**What to do:** Starting at the line containing "What distance separates" and ending at the end of the material, rewrite every line, requests included. Add 13 to each number in the answers, whether it is a coordinate or a measurement.

Spatial relation data:
■ ■ ■ ■ ■

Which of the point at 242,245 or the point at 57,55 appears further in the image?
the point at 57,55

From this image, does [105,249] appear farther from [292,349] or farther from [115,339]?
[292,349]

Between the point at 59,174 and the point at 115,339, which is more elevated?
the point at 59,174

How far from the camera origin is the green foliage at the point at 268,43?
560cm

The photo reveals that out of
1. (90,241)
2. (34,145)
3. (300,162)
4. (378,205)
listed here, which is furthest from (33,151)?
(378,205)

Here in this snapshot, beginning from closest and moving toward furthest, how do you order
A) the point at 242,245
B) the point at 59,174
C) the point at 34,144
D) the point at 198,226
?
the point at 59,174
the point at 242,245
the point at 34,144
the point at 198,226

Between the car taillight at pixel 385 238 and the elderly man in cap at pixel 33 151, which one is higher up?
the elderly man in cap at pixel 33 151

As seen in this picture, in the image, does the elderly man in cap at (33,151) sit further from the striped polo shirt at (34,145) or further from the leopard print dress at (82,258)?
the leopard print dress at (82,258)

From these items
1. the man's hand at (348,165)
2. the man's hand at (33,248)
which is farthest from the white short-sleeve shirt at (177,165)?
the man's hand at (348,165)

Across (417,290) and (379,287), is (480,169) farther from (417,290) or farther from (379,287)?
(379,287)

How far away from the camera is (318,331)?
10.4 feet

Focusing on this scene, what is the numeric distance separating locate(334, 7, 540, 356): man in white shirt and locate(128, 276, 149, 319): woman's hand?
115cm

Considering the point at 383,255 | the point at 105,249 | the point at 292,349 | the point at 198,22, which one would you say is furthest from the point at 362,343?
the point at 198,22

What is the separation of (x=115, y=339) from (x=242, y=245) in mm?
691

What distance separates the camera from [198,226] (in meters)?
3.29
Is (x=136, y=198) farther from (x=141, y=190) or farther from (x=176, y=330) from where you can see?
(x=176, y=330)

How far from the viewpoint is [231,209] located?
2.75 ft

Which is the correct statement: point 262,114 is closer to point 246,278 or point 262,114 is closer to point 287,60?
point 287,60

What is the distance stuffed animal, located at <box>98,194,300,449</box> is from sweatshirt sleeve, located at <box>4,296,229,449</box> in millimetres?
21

■ ■ ■ ■ ■

**Answer to the exercise:**
What distance separates the camera from [198,226] (in meters)?
16.29
Is (x=136, y=198) farther from (x=141, y=190) or farther from (x=176, y=330) from where you can see?
(x=189, y=343)

How far from the viewpoint is [231,209] located?
15.75 ft

Which is the correct statement: point 262,114 is closer to point 246,278 or point 262,114 is closer to point 287,60?
point 300,73

What is the distance stuffed animal, located at <box>98,194,300,449</box> is from sweatshirt sleeve, located at <box>4,296,229,449</box> in millimetres?
34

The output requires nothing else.